#### [Task goal]
One part of the entries below is wanted: the lines from the one containing "<!-- Generator: Sketch" through the one containing "11.500000) scale(1, -1)". Write those out exactly and nothing else.

#### [Input data]
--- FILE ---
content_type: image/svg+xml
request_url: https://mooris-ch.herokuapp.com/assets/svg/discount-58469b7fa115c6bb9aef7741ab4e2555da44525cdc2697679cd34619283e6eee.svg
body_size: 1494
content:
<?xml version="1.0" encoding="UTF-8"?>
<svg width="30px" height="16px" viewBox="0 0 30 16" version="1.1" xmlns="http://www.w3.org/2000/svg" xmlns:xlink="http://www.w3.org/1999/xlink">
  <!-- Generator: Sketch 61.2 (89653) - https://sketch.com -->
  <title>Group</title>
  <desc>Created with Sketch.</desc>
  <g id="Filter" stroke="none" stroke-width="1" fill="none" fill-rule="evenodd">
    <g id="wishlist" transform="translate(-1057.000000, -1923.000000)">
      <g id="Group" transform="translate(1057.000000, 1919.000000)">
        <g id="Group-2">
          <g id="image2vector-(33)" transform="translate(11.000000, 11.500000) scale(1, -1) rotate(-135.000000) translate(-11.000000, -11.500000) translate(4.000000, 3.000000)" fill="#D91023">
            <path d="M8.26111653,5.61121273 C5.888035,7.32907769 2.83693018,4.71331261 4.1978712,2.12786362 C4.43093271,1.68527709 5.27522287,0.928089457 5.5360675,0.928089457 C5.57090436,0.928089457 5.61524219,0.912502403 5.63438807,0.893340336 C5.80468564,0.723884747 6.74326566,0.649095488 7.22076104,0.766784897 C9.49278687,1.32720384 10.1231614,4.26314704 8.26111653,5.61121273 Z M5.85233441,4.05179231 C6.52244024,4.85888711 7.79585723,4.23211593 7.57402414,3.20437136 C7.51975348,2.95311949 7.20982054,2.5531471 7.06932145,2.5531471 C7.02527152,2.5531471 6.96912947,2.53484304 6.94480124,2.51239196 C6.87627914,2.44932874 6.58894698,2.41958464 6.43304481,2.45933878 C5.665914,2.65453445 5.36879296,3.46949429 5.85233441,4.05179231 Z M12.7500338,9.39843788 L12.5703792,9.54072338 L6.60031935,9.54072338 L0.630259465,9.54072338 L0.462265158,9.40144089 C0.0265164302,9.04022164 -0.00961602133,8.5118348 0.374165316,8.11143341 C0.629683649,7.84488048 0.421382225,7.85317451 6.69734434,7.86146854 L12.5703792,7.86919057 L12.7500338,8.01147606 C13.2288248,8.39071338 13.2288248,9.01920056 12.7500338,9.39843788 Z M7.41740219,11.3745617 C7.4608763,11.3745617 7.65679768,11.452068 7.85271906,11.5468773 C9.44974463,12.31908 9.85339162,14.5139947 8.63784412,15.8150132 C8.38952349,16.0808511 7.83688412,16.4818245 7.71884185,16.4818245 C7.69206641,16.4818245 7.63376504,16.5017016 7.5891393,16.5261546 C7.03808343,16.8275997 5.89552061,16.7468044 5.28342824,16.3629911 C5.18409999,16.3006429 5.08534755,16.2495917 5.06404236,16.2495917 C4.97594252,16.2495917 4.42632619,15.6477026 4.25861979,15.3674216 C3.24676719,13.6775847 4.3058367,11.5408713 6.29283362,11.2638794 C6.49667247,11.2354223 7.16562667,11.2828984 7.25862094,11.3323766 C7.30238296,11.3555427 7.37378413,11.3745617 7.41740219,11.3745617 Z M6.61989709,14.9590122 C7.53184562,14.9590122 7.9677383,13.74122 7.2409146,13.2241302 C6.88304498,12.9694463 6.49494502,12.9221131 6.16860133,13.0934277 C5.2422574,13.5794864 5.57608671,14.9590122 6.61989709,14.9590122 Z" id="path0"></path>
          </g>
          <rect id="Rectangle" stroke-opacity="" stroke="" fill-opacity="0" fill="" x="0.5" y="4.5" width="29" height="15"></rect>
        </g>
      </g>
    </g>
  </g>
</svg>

#### [Solution to the exercise]
  <!-- Generator: Sketch 61.2 (89653) - https://sketch.com -->
  <title>Group</title>
  <desc>Created with Sketch.</desc>
  <g id="Filter" stroke="none" stroke-width="1" fill="none" fill-rule="evenodd">
    <g id="wishlist" transform="translate(-1057.000000, -1923.000000)">
      <g id="Group" transform="translate(1057.000000, 1919.000000)">
        <g id="Group-2">
          <g id="image2vector-(33)" transform="translate(11.000000, 11.500000) scale(1, -1) rotate(-135.000000) translate(-11.000000, -11.500000) translate(4.000000, 3.000000)" fill="#D91023">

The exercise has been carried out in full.